Pretty much everyone has heard of the Lomo LC-A, and if you’re reading this then you probably own one or know someone who does. But what about it’s lesser-known sibling, the Lomo LC-M? Never heard of it? Well read on..
The Lomo LC-M is one of the rarest cameras I own, and it took me ages to track one down. It was destined to be the successor of the hugely popular Lomo LC-A, but for some reason, it wasn’t meant to be. Only a few thousand were made during 1986/1987, whilst production of the hugely popular LC-A continued until 2005.
As you can see in the photo, it looks a bit different to the LC-A. Some people think it’s ugly – possibly a contributing factor to it’s (lack of) popularity. I think it looks lovely – the Russian text around the shutter is a great touch.
Apart from its looks, this camera has several major technical improvements over the LC-A. Firstly, it’s ISO goes up to 800, making it even better for shooting in dark/low-light conditions. This ISO setting comes with the cost of losing ISO25.
The camera also has a cable release screw-in hole. This is a very useful feature – I always found myself accidentally nudging or shaking my LC-A whilst holding the shutter button during long-exposures, leading to blurry pictures. It allows me to do self portraits thanks to a little clockwork shutter-release thingie I got. Or I can screw in a cable-release cord and do blur-free long exposures.
There are a few minor changes too – there is one light in the viewfinder (instead of the LC-A’s 2); it takes two batteries (instead of 3); the nearest focus is 0.9m (instead of 0.8); and the shutter mechanism is apparently better/more-reliable, but I haven’t really noticed this.

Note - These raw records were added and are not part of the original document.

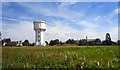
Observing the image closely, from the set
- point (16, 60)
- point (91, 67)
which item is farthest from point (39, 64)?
point (91, 67)

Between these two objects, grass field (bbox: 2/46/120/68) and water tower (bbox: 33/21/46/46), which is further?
water tower (bbox: 33/21/46/46)

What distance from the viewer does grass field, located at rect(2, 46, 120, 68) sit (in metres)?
7.30

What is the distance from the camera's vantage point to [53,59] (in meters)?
8.08

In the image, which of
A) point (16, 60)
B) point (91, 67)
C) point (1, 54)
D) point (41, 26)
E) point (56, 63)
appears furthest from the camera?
point (41, 26)

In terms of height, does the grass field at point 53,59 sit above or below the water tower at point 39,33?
below

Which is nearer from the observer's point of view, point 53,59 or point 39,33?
point 53,59

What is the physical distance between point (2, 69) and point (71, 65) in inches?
197

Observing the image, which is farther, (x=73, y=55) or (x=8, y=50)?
(x=8, y=50)

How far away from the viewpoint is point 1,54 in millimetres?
8875

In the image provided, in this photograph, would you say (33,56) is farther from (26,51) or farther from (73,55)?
(73,55)

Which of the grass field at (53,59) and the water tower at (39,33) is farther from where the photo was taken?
the water tower at (39,33)

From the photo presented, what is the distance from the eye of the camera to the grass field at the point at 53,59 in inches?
288

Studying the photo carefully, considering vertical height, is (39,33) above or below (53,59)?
above

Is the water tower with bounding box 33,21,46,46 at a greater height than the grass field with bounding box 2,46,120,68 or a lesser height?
greater
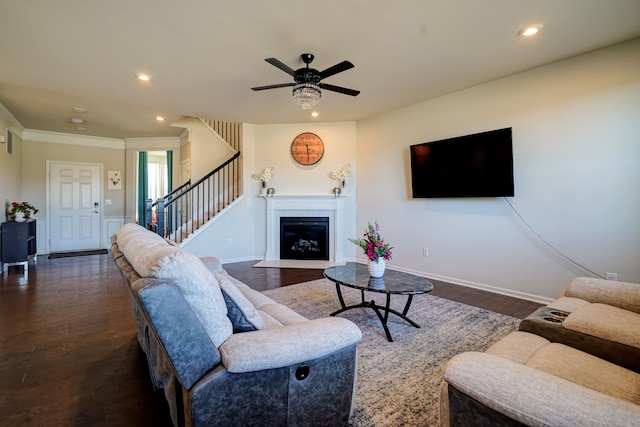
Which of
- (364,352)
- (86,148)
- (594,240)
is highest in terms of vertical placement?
(86,148)

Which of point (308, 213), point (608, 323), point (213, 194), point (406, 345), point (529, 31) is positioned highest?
point (529, 31)

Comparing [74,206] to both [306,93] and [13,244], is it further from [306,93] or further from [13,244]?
[306,93]

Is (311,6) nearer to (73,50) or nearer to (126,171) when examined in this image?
(73,50)

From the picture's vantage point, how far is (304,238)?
19.1 ft

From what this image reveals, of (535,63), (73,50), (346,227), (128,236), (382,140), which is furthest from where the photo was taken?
(346,227)

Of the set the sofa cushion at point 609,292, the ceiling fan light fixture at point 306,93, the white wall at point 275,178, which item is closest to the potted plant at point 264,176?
the white wall at point 275,178

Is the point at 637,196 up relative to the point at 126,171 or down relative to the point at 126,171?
down

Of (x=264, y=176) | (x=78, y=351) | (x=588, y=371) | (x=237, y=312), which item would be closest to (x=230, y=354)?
(x=237, y=312)

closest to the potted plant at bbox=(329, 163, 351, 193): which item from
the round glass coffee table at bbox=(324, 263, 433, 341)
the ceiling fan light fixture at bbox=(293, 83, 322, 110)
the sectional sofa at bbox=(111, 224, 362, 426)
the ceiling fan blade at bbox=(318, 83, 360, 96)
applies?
the ceiling fan blade at bbox=(318, 83, 360, 96)

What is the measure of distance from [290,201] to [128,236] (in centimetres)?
403

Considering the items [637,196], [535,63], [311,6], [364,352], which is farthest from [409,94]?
[364,352]

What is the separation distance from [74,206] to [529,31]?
878cm

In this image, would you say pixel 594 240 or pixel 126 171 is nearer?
pixel 594 240

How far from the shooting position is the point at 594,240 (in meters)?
3.07
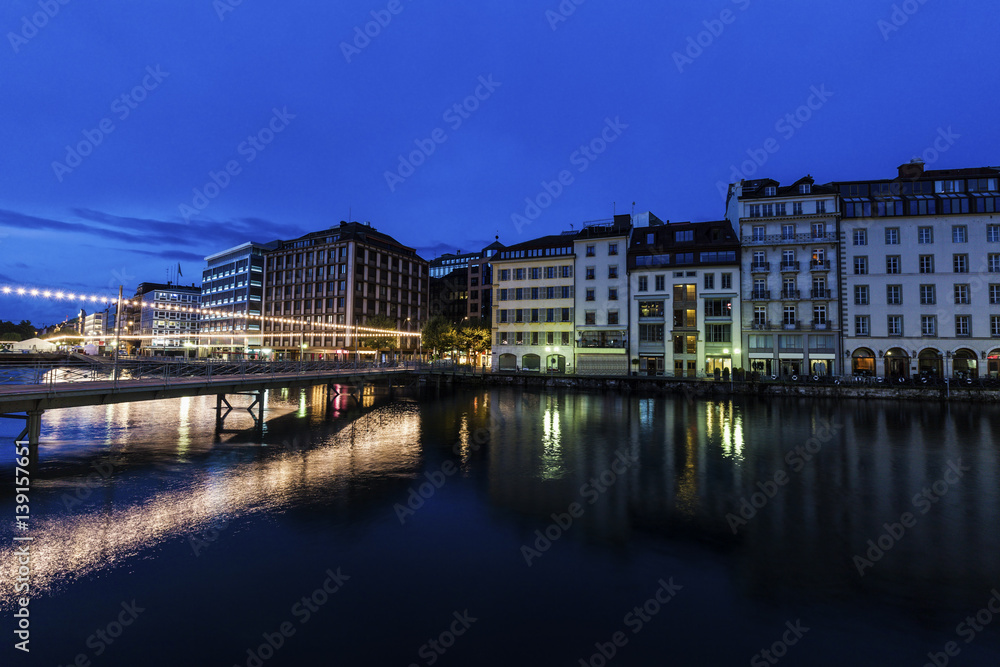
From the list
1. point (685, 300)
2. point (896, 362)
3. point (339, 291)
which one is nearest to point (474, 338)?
point (339, 291)

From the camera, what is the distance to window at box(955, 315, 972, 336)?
5112cm

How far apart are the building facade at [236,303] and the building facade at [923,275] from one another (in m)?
106

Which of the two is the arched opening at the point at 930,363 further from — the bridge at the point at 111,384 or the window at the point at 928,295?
the bridge at the point at 111,384

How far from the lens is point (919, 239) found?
5328 centimetres

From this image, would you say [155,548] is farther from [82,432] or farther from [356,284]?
[356,284]

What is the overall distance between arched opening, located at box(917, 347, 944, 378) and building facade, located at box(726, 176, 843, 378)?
301 inches

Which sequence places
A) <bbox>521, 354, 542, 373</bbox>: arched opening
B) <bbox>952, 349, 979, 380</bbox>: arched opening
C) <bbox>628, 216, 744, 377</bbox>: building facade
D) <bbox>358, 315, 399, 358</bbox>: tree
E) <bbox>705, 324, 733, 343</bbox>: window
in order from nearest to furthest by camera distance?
<bbox>952, 349, 979, 380</bbox>: arched opening, <bbox>705, 324, 733, 343</bbox>: window, <bbox>628, 216, 744, 377</bbox>: building facade, <bbox>521, 354, 542, 373</bbox>: arched opening, <bbox>358, 315, 399, 358</bbox>: tree

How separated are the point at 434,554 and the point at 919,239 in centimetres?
6755

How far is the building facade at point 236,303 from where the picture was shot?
105850mm

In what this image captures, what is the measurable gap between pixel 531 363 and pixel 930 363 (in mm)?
48201

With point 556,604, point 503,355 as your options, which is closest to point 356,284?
point 503,355

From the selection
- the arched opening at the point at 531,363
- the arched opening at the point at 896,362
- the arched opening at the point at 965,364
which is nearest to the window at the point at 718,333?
the arched opening at the point at 896,362

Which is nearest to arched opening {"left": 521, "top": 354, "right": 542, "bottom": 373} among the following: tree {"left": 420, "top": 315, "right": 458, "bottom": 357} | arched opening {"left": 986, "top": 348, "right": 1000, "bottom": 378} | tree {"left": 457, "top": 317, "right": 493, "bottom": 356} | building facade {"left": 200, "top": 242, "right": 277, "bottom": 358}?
tree {"left": 457, "top": 317, "right": 493, "bottom": 356}

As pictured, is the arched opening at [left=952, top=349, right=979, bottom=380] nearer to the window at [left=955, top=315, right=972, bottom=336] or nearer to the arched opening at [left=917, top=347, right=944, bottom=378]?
the arched opening at [left=917, top=347, right=944, bottom=378]
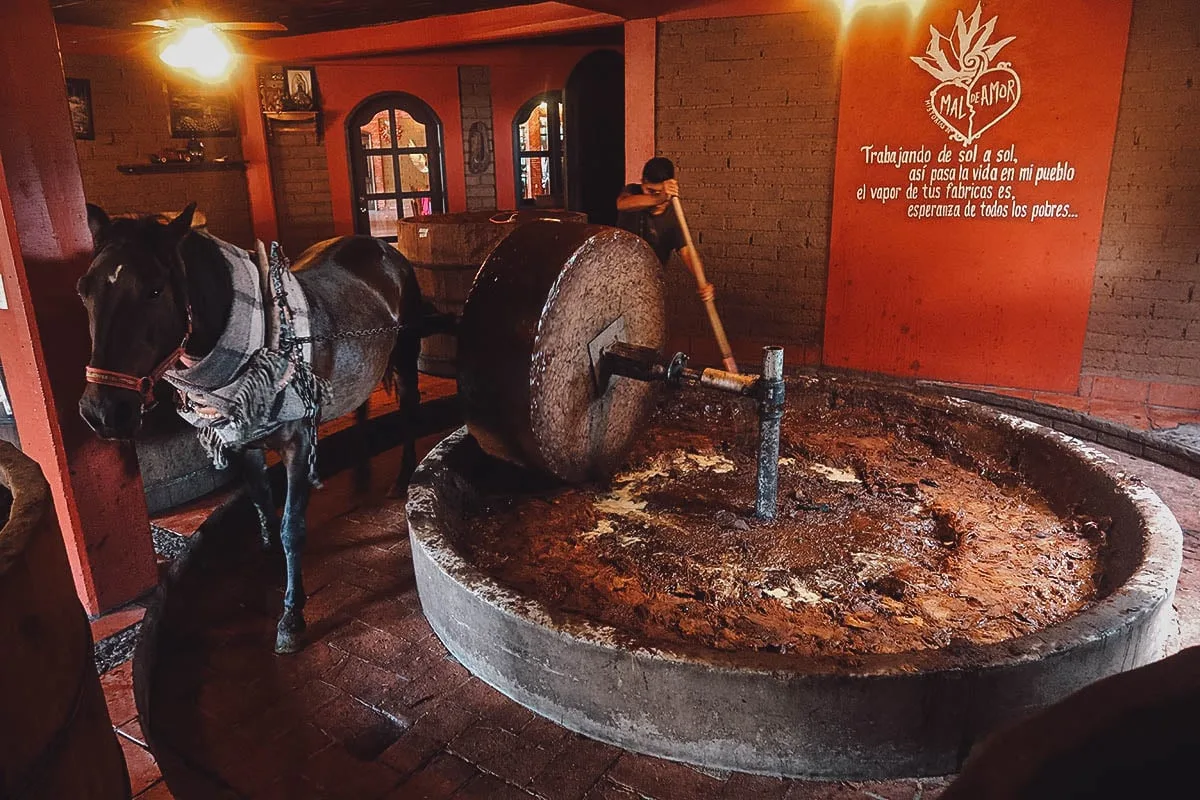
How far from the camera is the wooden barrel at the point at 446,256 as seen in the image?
7.35 meters

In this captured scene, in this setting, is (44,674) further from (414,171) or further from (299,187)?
(414,171)

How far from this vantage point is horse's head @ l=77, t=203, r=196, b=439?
2.93m

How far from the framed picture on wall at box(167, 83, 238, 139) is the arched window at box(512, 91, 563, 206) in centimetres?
417

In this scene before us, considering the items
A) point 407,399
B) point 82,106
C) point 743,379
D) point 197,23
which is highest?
point 197,23

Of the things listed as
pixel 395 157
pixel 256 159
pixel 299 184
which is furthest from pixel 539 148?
pixel 256 159

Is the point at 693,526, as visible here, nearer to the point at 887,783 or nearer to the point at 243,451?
the point at 887,783

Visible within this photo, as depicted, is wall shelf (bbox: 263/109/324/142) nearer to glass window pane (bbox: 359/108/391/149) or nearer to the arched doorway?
glass window pane (bbox: 359/108/391/149)

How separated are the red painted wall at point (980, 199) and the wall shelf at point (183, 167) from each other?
27.7ft

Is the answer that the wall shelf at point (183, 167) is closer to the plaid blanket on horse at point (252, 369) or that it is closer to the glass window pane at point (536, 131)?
the glass window pane at point (536, 131)

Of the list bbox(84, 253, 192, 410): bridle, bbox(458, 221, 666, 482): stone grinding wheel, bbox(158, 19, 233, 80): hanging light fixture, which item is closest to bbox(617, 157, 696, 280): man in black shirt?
bbox(458, 221, 666, 482): stone grinding wheel

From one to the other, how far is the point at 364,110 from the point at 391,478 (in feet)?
27.5

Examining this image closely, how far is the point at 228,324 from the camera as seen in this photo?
10.9 ft

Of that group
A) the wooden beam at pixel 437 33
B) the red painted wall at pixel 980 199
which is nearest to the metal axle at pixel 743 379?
the red painted wall at pixel 980 199

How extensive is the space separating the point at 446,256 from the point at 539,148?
6.88m
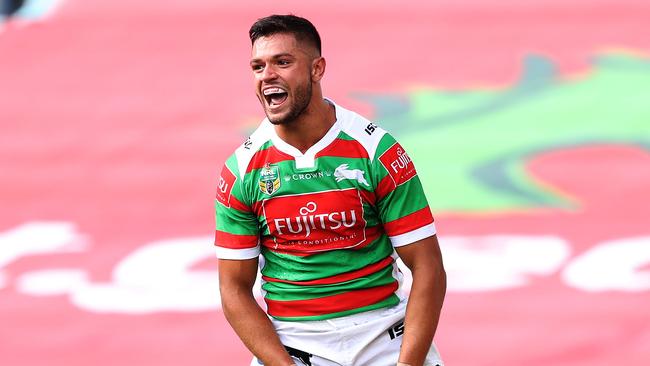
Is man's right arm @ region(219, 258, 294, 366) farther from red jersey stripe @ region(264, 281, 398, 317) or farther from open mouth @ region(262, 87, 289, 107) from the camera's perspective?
open mouth @ region(262, 87, 289, 107)

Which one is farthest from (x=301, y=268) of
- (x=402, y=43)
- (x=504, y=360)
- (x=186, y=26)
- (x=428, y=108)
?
(x=186, y=26)

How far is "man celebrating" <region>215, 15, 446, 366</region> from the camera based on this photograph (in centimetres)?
296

Photos taken with this camera have the same characteristics as an LC-A – vignettes, accurate exposure, contrasty-ness – I wasn’t expecting anything less. But as you can see from my photos, I have a few lightleak issues. The camera is also missing it’s ISO Selector dial, meaning I can only use ISO100 films. This is not a great problem as I have loads of film, but it would be nice to use other ISOs some time! I think a trip to the repair man is in order.
If you can find an LC-M, I really recommend getting one!